Here are some things to consider:


  • The company culture must be employee-focused. The shift from a traditional vacation plan to one that is open and unlimited has to be supported by a culture that is trusting and values employee autonomy. If morale is low, employees are more likely to abuse the system.
  • There should be good manager-employee communication. Unlimited vacation doesn’t mean unplanned vacation. Supervisors and HR must have open lines of communication with employees to ensure that vacations are requested with ample lead time. As with a traditional policy, vacations must be appropriately staggered and scheduled, so they don’t hamper productivity.
  • Encourage employees to take time off. Many employees feel guilty about asking for time away from work. If employees haven’t taken time off in a while, managers should ask how they’re doing and whether a break would be beneficial.
  • Lead by example. Senior staff members need time off just as much as subordinates. They can help encourage employees to take vacations by taking time off themselves. Once employees see that business still hums along even when managers are out for a while, they’ll be more inclined to do the same.
  • Talk about the issue frequently. Executives and managers should educate employees about the company’s vacation policy and its benefits. Managers should help workers understand that the purpose is to help them maintain a healthy work-life balance and that they trust them to decide how much time off is necessary to stay productive while investing in self-care.

Unlimited vacation FAQs

The following frequently asked questions about unlimited vacation time can provide you with more information about unlimited time off.

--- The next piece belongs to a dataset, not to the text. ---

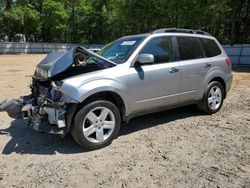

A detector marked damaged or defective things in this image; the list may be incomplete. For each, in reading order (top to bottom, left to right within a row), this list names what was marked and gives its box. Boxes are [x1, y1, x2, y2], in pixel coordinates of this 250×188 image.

crumpled hood [34, 47, 74, 79]
damaged front end [0, 47, 116, 135]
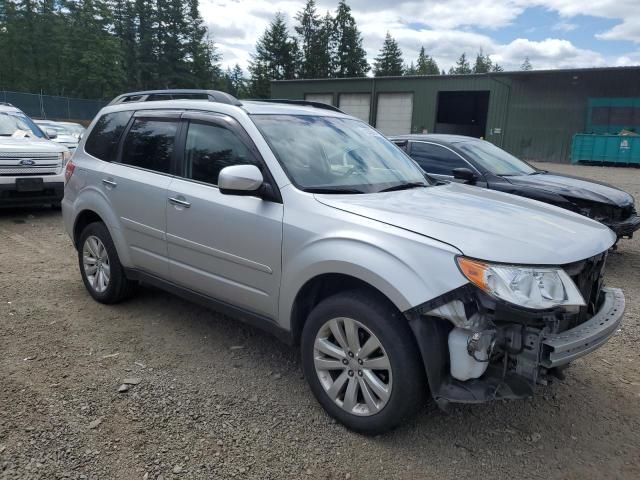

What happens if someone takes advantage of unlimited time off?

Having a clear unlimited PTO policy should prevent most abuse. Your policy should cover the requirements for taking time off, as well as a standard disciplinary action plan that’s followed if employees don’t adhere to your PTO policy. For example, if an employee fails to request time off through your established method or doesn’t show up for work, you can follow that discipline plan. Your policy should also state that employees can take as much time off as they want, as long as their work gets done.


Do you have to pay for vacation time when an employee leaves?

State laws vary regarding paying for vacation time when an employee leaves. You shouldn’t have to pay out any vacation time to departing employees with unlimited PTO because your employees don’t accrue PTO. It’s important to review state laws regarding employment to understand your obligations.


How do you transition to unlimited PTO?

You’ll need to decide how to handle the accrued time off that your employees have already earned when you switch. Your state might require you to pay for that time. You can pay employees for the accrued time when you start the unlimited plan, have employees use accrued time before you switch or pay it when the employee leaves the company.